#### YOUR OBJECTIVE:
Name every company or organization mentioned in the article about the Japanese advertising campaign against public drunkenness.

::: TEXT PROVIDED :::

Alcohol Awareness: Japanese Ad Campaign Depicts Heavy Drinkers Passed Out In Streets To Address Public Intoxication Problem
Apparently, drinking to the point of passing out in city streets has become a major problem in Japan. So much so that Tokyo bar chain Yaocho Bar Group released a video advertisement, dubbed “The Sleeping Drunks Billboard,” that features drunk Japanese businessmen and businesswomen passed out in peculiar surroundings to help dissuade the country’s rising problem with public intoxication.
“Low alcohol tolerance mean thousands of people drinking until they drop,” the ad declares. “We scoured the city turning the sleeping drunks into human posters to get our point across. As honour is paramount in Japanese minds, we decided to shame people into behaving.”
The two-minute video put together by Japanese agencies Ogilvy & Mather and Geometry Global shows both men and women passed out around the streets of Tokyo alongside the hashtag # NOMISUGI (too drunk). It is unclear whether the boozed up poster-boys and girls are actual victims of overdrinking or if they’re actors with Yaocho, but the point of the commercial is well-understood.

::: DATASET EXTRACT :::

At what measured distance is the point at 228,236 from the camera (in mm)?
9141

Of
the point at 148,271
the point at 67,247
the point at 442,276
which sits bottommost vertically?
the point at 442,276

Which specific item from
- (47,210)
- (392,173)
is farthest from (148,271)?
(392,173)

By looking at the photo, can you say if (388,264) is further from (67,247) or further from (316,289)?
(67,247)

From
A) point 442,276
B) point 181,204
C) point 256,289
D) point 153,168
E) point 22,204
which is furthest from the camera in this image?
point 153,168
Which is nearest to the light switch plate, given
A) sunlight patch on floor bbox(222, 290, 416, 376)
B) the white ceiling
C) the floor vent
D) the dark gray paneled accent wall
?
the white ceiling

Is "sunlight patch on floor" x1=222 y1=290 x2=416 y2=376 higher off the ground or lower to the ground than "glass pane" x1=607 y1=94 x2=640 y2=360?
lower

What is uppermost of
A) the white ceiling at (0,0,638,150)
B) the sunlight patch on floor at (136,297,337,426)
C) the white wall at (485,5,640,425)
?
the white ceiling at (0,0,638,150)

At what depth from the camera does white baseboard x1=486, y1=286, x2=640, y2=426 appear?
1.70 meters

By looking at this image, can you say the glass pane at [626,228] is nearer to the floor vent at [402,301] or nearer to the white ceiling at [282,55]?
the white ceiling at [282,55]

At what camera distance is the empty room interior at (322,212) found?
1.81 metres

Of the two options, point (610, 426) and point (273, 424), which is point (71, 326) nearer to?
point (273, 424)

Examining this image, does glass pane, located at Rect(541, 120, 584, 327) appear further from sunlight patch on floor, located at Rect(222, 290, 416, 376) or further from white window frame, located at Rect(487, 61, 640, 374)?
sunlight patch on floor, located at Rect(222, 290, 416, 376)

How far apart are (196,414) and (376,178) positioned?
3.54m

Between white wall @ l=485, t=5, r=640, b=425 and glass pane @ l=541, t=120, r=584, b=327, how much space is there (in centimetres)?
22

:::

#### REPLY:
Yaocho Bar Group, Ogilvy & Mather, Geometry Global